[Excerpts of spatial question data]
________________________________________
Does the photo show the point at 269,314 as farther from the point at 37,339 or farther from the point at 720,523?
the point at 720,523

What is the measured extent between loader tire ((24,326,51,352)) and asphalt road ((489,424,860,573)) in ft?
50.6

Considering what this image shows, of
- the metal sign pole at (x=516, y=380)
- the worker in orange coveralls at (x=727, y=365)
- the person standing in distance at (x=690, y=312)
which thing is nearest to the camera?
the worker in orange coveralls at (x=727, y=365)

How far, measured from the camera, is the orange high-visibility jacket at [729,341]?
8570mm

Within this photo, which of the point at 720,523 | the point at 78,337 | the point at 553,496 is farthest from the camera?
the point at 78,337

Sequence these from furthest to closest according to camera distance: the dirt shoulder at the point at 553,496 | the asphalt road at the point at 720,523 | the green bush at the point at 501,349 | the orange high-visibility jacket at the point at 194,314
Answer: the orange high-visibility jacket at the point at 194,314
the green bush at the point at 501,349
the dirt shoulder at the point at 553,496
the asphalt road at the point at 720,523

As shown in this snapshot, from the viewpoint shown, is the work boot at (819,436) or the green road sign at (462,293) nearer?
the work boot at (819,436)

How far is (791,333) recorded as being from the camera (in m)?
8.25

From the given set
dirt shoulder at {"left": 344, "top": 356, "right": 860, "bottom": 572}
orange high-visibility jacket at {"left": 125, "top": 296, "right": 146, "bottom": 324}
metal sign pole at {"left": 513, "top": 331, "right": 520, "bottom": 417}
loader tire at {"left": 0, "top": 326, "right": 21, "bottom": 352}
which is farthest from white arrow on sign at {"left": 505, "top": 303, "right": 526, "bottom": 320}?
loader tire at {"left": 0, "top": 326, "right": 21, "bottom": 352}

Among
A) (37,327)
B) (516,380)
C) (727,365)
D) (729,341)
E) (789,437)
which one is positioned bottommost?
________________________________________
_EXERCISE TASK_:
Retype the entire listing above without changing a single character.

_RESPONSE_:
Does the photo show the point at 269,314 as farther from the point at 37,339 or farther from the point at 720,523?
the point at 720,523

What is the measured extent between loader tire ((24,326,51,352)) and asphalt road ((489,424,860,573)) in ft?
50.6

Considering what this image shows, of
- the metal sign pole at (x=516, y=380)
- the worker in orange coveralls at (x=727, y=365)
- the person standing in distance at (x=690, y=312)
which thing is nearest to the camera?
the worker in orange coveralls at (x=727, y=365)

How far, measured from the camera, is the orange high-visibility jacket at [729,341]?
8570mm

Within this photo, which of the point at 720,523 | the point at 78,337 | the point at 553,496 is farthest from the camera?
the point at 78,337

Sequence these from furthest to closest according to camera distance: the dirt shoulder at the point at 553,496 | the asphalt road at the point at 720,523 | the green bush at the point at 501,349 | the orange high-visibility jacket at the point at 194,314
Answer: the orange high-visibility jacket at the point at 194,314
the green bush at the point at 501,349
the dirt shoulder at the point at 553,496
the asphalt road at the point at 720,523

As shown in this snapshot, from the viewpoint shown, is the work boot at (819,436) or the green road sign at (462,293) nearer?
the work boot at (819,436)

How far is (791,333) recorded as being from the camera (in m)?
8.25

From the given set
dirt shoulder at {"left": 344, "top": 356, "right": 860, "bottom": 572}
orange high-visibility jacket at {"left": 125, "top": 296, "right": 146, "bottom": 324}
metal sign pole at {"left": 513, "top": 331, "right": 520, "bottom": 417}
loader tire at {"left": 0, "top": 326, "right": 21, "bottom": 352}
which is farthest from white arrow on sign at {"left": 505, "top": 303, "right": 526, "bottom": 320}?
loader tire at {"left": 0, "top": 326, "right": 21, "bottom": 352}

Among
A) (37,327)
B) (516,380)
C) (727,365)
D) (729,341)
E) (789,437)
which one is positioned bottommost?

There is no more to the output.